Written request
Report how many lines in the data below contain the string "instances", matching case exactly. Give only the number.

··· Data for the task

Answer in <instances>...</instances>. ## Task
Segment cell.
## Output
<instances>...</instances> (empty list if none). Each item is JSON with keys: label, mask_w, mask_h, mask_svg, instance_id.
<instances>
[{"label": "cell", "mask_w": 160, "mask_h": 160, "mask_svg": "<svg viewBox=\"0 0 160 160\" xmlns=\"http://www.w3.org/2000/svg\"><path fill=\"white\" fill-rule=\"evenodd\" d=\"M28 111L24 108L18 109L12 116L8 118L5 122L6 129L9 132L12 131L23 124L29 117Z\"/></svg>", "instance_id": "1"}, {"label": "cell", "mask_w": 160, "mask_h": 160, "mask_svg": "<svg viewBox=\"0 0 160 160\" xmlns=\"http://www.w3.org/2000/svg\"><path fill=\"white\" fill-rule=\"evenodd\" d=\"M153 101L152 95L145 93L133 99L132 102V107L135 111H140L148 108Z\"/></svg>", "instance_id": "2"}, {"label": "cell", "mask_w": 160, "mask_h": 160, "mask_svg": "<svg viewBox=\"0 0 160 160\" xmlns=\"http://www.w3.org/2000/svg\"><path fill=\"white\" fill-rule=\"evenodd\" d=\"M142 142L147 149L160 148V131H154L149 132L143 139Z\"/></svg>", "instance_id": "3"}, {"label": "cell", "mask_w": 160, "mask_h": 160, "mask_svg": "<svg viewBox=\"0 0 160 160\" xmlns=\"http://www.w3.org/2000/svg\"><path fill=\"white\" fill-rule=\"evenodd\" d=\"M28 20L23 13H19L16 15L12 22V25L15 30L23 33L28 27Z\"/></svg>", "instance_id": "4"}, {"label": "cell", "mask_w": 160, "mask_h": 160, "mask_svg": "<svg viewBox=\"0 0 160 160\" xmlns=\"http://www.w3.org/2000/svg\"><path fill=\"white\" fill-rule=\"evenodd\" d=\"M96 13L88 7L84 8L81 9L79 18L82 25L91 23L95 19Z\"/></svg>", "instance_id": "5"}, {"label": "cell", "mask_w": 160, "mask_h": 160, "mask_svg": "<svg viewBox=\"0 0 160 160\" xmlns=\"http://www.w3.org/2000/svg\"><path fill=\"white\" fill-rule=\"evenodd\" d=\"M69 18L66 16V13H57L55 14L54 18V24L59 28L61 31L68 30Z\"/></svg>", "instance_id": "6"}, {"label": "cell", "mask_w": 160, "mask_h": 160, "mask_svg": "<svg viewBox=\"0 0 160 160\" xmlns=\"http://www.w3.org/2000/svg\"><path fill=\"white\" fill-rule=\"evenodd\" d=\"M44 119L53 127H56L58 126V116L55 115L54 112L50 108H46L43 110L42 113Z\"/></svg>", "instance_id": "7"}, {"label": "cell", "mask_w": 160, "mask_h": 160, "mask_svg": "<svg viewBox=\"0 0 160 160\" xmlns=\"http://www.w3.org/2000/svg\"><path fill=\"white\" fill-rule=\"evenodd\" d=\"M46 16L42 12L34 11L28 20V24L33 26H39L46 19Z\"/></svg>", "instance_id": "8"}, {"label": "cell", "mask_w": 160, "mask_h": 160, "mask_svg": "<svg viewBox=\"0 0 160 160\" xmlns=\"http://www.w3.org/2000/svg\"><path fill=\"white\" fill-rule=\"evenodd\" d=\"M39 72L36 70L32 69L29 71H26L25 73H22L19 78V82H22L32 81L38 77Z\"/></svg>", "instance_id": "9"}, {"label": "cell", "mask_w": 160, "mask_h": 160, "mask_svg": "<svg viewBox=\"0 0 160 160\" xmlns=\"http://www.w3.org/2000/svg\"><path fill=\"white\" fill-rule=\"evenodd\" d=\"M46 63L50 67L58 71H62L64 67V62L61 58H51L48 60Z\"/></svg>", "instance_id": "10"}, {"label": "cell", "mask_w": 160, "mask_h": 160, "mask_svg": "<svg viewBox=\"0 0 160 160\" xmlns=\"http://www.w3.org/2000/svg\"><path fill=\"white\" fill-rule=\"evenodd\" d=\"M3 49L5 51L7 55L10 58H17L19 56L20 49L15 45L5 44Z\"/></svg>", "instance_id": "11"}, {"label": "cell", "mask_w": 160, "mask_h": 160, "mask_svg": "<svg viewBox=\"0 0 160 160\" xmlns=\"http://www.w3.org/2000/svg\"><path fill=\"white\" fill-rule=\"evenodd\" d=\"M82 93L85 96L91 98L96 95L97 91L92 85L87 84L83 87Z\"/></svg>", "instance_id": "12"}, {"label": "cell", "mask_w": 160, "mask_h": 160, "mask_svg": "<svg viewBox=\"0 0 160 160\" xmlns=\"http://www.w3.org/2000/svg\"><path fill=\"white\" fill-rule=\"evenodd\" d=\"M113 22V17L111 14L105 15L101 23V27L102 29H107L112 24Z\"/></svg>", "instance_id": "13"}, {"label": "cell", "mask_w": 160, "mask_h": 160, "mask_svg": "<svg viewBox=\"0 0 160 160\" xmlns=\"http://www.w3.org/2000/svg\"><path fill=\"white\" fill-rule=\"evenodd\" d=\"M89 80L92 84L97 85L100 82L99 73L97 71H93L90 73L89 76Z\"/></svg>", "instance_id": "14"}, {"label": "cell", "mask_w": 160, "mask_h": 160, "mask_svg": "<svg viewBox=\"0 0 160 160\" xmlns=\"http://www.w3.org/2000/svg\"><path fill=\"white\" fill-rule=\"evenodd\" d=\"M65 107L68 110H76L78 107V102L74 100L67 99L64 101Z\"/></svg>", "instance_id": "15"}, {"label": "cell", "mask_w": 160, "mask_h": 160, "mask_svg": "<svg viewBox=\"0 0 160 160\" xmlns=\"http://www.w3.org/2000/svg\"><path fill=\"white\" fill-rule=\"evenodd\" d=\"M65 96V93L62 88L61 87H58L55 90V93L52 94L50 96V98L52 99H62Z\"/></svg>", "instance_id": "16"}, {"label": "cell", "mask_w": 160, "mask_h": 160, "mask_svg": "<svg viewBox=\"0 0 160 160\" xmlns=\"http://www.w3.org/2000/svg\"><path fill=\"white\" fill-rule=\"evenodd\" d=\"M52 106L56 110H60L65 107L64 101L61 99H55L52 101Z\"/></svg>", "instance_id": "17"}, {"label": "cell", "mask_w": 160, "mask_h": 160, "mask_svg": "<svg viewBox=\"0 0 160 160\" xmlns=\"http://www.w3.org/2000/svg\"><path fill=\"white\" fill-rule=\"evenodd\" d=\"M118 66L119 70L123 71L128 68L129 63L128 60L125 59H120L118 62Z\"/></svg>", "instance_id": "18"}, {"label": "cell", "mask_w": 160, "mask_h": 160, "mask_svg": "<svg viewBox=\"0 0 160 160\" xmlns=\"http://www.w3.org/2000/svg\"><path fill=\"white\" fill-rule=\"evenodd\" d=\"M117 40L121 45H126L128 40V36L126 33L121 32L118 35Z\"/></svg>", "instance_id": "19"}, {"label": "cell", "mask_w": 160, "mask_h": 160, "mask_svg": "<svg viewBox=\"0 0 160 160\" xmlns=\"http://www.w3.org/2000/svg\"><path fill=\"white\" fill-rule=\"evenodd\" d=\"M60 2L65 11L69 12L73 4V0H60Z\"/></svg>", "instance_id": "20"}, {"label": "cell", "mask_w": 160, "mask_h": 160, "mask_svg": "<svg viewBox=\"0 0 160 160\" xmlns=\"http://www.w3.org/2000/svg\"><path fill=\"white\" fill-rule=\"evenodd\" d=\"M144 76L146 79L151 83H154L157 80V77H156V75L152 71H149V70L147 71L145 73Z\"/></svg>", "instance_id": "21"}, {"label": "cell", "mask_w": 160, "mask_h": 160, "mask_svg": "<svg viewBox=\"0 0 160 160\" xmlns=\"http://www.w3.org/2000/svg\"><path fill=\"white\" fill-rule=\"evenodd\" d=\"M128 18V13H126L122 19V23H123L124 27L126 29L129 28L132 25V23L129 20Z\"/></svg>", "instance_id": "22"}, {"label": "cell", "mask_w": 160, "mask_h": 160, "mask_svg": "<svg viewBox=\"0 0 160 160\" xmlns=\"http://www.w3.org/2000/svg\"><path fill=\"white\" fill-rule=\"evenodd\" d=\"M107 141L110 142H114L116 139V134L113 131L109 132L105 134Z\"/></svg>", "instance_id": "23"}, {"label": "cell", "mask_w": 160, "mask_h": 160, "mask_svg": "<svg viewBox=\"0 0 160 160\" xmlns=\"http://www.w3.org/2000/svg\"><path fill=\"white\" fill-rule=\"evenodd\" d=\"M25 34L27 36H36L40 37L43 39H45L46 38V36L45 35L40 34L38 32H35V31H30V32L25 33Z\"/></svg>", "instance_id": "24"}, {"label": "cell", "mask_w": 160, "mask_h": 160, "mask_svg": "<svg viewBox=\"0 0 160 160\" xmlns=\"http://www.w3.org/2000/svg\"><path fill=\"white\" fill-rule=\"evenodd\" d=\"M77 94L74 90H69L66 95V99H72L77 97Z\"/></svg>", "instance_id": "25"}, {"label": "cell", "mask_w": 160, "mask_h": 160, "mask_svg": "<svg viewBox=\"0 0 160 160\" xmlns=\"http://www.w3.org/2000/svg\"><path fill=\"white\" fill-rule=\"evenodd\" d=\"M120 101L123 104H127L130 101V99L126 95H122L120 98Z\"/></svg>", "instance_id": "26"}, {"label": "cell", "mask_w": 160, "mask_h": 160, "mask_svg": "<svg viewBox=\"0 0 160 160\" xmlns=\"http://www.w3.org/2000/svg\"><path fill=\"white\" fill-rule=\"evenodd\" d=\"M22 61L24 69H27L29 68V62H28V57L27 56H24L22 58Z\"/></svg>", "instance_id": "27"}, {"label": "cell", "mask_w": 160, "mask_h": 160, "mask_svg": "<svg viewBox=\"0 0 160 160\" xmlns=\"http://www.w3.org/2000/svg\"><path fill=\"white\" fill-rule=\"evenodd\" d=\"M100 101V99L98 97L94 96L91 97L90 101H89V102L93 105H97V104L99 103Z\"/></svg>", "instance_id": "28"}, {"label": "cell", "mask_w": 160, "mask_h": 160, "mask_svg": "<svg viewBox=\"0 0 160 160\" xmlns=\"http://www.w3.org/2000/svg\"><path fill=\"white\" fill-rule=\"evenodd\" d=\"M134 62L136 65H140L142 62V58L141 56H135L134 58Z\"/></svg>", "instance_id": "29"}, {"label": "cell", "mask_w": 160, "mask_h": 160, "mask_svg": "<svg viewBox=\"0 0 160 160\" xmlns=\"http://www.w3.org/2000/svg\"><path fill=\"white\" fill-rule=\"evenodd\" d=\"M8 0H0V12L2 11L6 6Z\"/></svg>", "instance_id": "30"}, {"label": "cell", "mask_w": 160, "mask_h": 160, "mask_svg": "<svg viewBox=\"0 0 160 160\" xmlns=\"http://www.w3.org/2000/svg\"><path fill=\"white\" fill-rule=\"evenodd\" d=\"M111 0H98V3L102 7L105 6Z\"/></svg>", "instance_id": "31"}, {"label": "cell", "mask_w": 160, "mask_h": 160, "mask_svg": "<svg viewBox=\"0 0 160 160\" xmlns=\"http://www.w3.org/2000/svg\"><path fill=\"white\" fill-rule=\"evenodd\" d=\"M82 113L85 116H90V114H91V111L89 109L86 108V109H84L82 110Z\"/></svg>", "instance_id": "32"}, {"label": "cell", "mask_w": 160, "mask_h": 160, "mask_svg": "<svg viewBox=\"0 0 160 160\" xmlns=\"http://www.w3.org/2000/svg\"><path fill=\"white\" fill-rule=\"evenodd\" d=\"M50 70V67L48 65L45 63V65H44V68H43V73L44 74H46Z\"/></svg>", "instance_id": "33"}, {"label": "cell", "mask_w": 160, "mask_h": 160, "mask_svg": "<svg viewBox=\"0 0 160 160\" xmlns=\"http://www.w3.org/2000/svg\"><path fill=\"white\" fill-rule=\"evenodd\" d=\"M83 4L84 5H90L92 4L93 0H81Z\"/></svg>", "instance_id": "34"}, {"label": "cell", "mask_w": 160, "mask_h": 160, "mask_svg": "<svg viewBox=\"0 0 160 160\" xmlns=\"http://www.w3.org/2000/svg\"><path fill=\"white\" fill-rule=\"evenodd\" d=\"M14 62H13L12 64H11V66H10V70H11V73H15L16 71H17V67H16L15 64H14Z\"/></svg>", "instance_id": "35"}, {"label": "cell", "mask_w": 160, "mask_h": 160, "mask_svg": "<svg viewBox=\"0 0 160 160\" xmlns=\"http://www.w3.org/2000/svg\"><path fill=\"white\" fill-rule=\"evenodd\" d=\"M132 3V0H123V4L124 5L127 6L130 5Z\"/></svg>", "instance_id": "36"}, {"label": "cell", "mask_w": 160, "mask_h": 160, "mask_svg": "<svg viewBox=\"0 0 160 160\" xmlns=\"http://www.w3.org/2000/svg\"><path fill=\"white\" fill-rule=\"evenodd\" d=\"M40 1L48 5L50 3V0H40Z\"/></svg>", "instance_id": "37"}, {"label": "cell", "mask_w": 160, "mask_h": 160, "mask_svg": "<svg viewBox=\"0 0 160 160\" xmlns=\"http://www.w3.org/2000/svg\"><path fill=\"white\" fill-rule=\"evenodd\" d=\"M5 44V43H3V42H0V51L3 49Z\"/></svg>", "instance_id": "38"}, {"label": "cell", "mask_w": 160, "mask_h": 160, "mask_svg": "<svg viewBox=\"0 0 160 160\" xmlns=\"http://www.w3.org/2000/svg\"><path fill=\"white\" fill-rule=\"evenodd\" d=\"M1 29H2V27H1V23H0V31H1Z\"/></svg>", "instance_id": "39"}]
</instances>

······

Written solution
4